#### PASSAGE GIVEN ####

Many enslaved African Americans in the United States escaped bondage with the help of the Underground Railroad, but many others took it upon themselves to seize their freedom without assistance and, among the more dramatic escapes, was the flight of Wallace Turnage (circa 1846 to 1916), who fled from Mobile, Alabama, in 1864 when he was 17.
Turnage was born a slave in North Carolina circa 1846, the son of a teenage enslaved mother and a White master. He tried to escape four times and was repeatedly caught, whipped, and sold to someone else before finally becoming the property of one Collier Minge, a merchant of Mobile, Alabama.
In 1864, with the American Civil War ongoing and Mobile heavily fortified by Confederate forces, he was sent by his master to drive the carriage into town for supplies when the harness broke. Returning to his master's house without the carriage, Mrs. Minge flew into a rage and tossed him into the basement of the house to await punishment when her husband returned home. Rather than submit to another beating, Turnage ran away, was caught, beaten with 30 lashes in town, and told to return to the Minge house immediately.

####

**WRITTEN INSTRUCTION A:** Please copy the passage about Wallace Turnage word for word, from "Many enslaved African" to "of Mobile, Alabama.".
**WRITTEN INSTRUCTION B:** According to the passage about Wallace Turnage, who finally became his owner after he was repeatedly caught and sold?
**WRITTEN INSTRUCTION C:** Extend the account of Wallace Turnage's escape onward from its final sentence.
The data has no role in any of this work.

#### DATA EXCERPT ####

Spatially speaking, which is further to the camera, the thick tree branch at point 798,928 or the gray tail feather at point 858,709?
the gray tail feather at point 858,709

####

**RESULT A:**
Many enslaved African Americans in the United States escaped bondage with the help of the Underground Railroad, but many others took it upon themselves to seize their freedom without assistance and, among the more dramatic escapes, was the flight of Wallace Turnage (circa 1846 to 1916), who fled from Mobile, Alabama, in 1864 when he was 17.
Turnage was born a slave in North Carolina circa 1846, the son of a teenage enslaved mother and a White master. He tried to escape four times and was repeatedly caught, whipped, and sold to someone else before finally becoming the property of one Collier Minge, a merchant of Mobile, Alabama.

**RESULT B:** Collier Minge, a merchant of Mobile, Alabama.

**RESULT C:**
Instead, he walked out of Mobile, made his way through the Confederate defenses of the city, eluded pickets, and traveled 25 miles (40 km) down to Mobile Bay, hoping to reach the Union Fort Powell offshore, which he did, winning his freedom.
A Slave No More
Turnage, who had learned to read and write at an early age, later penned a narrative of his escape (Journal of Wallace Turnage), which was given to his daughter, Lydia Turnage Connolly (1885-1984) of Greenwich, Connecticut, who kept it until she died. The manuscript was donated to the Historical Society of the Town of Greenwich by one Gladys Watts, a friend of Lydia's, and the society brought the work to the attention of Professor David William Blight, who edited and published it, along with the slave narrative of John M. Washington, as A Slave No More: Two Men Who Escaped to Freedom, Including Their Own Narratives of Emancipation (2007).
Since the publication of Blight's book, Turnage's story has received significant attention as one of the most dramatic narratives of a freedom seeker in 19th-century America. An excerpt from his work is given below, detailing his trek from Mobile to Fort Powell and freedom. From Fort Powell, he was taken to nearby Fort Gaines and served as a cook to an officer, Julius Turner, for the rest of the war. After the war, Turnage and his family moved to New Jersey, where he held various jobs, there and in New York, until his death, from natural causes, in 1916.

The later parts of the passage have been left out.